● **Цель задания**: Приведите дословно строки ниже, начиная со строки с «How extensive is» и заканчивая строкой с «[43,141], [76,94], [70,43]» включительно.
::: Записи набора данных :::
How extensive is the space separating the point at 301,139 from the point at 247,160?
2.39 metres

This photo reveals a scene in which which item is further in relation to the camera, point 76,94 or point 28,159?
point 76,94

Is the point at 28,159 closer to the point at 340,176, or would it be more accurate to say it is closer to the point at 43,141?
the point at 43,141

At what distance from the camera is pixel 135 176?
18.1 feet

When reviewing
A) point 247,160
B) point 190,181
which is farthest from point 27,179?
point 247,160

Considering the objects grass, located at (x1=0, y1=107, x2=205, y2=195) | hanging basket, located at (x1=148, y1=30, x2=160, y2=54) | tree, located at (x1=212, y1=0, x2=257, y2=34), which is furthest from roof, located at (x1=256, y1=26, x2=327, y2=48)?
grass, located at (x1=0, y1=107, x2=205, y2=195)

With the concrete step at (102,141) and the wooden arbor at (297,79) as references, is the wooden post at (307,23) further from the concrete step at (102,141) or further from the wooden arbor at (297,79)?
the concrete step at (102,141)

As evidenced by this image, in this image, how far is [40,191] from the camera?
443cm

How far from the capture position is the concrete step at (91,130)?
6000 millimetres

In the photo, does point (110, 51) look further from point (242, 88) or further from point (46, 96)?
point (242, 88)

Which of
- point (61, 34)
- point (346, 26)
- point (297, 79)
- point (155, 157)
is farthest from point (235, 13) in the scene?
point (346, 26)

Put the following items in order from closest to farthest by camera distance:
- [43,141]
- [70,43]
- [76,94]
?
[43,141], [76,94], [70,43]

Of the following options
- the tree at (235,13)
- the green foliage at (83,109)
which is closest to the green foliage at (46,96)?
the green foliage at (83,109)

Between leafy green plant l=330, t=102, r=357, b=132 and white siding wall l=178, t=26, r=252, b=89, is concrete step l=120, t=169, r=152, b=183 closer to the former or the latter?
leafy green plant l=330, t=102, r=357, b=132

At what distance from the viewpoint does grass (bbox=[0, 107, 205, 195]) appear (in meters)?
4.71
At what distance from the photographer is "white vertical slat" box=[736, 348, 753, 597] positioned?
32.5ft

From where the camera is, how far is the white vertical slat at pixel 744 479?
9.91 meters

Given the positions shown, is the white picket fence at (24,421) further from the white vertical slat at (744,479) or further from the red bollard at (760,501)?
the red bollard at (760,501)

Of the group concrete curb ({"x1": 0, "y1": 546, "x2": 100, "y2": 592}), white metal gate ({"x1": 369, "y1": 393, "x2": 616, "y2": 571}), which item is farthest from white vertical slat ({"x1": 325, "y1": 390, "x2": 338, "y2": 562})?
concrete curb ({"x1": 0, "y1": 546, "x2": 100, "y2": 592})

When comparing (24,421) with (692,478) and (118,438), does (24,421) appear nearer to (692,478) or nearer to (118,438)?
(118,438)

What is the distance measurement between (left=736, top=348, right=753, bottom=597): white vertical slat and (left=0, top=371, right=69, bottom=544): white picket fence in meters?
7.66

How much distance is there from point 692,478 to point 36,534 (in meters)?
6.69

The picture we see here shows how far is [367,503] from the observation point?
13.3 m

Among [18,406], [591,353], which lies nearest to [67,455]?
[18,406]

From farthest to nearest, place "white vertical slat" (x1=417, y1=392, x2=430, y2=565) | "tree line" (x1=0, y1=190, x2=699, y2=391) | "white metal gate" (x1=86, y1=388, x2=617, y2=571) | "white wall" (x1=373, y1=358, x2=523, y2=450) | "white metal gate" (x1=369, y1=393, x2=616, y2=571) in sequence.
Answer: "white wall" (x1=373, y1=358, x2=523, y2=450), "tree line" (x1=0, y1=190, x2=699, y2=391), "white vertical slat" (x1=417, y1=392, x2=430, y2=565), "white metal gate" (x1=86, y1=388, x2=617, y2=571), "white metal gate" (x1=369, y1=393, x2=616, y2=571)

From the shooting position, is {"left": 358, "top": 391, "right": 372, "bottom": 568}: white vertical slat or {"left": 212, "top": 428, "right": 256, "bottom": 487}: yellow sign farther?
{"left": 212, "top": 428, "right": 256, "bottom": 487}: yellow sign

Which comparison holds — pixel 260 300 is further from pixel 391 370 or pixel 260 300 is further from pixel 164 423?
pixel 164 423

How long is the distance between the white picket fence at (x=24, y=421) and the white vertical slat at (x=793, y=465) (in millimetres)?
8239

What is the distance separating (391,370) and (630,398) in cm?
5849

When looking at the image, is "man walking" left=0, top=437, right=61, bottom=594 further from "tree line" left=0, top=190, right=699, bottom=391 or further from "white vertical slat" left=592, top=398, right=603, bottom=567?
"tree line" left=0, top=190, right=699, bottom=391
:::
::: Записи набора данных :::
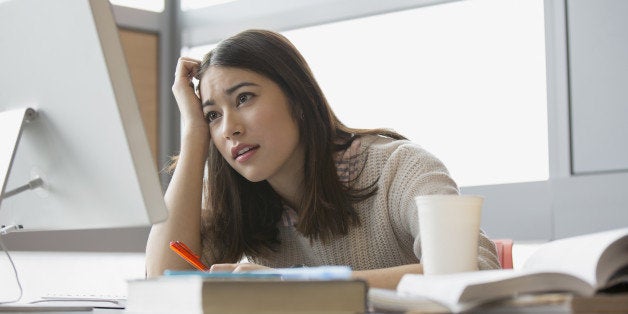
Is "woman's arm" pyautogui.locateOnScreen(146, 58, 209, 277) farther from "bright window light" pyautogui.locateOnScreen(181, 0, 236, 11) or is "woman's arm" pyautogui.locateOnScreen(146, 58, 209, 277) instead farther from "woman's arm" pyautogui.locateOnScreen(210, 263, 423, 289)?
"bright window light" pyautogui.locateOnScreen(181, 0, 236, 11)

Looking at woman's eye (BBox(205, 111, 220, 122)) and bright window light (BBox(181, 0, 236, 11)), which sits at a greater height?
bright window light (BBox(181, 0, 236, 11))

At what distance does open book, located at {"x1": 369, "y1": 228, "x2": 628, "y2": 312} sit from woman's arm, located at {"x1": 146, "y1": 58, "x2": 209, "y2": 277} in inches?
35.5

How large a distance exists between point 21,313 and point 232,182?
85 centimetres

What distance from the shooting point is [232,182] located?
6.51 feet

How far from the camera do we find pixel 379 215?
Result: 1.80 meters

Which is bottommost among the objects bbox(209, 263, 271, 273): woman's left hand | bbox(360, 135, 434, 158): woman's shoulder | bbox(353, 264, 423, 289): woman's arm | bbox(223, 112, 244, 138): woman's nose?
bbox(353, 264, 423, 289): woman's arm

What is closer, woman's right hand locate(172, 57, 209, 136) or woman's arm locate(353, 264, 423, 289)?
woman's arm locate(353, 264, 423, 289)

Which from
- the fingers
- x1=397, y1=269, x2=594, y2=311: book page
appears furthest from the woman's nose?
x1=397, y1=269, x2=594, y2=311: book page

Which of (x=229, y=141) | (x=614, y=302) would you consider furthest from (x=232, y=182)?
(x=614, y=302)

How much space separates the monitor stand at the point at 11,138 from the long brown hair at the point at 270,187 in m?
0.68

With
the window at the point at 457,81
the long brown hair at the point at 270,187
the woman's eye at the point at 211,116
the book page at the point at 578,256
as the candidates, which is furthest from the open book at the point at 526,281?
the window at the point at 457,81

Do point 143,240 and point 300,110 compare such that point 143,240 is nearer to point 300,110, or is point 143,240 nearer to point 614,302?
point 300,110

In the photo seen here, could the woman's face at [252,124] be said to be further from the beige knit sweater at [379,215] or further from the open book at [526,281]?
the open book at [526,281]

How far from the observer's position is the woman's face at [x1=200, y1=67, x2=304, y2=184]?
:::
● **Решение задания**:
How extensive is the space separating the point at 301,139 from the point at 247,160?
2.39 metres

This photo reveals a scene in which which item is further in relation to the camera, point 76,94 or point 28,159?
point 76,94

Is the point at 28,159 closer to the point at 340,176, or would it be more accurate to say it is closer to the point at 43,141?
the point at 43,141

At what distance from the camera is pixel 135 176?
18.1 feet

When reviewing
A) point 247,160
B) point 190,181
which is farthest from point 27,179?
point 247,160

Considering the objects grass, located at (x1=0, y1=107, x2=205, y2=195) | hanging basket, located at (x1=148, y1=30, x2=160, y2=54) | tree, located at (x1=212, y1=0, x2=257, y2=34), which is furthest from roof, located at (x1=256, y1=26, x2=327, y2=48)?
grass, located at (x1=0, y1=107, x2=205, y2=195)

With the concrete step at (102,141) and the wooden arbor at (297,79) as references, is the wooden post at (307,23) further from the concrete step at (102,141) or further from the wooden arbor at (297,79)?
the concrete step at (102,141)

As evidenced by this image, in this image, how far is [40,191] from the camera?
443cm

How far from the capture position is the concrete step at (91,130)?
6000 millimetres

In the photo, does point (110, 51) look further from point (242, 88) or further from point (46, 96)?
point (242, 88)

Which of
- point (61, 34)
- point (346, 26)
- point (297, 79)
- point (155, 157)
is farthest from point (235, 13) in the scene?
point (346, 26)

Put the following items in order from closest to farthest by camera distance:
- [43,141]
- [70,43]
- [76,94]
?
[43,141], [76,94], [70,43]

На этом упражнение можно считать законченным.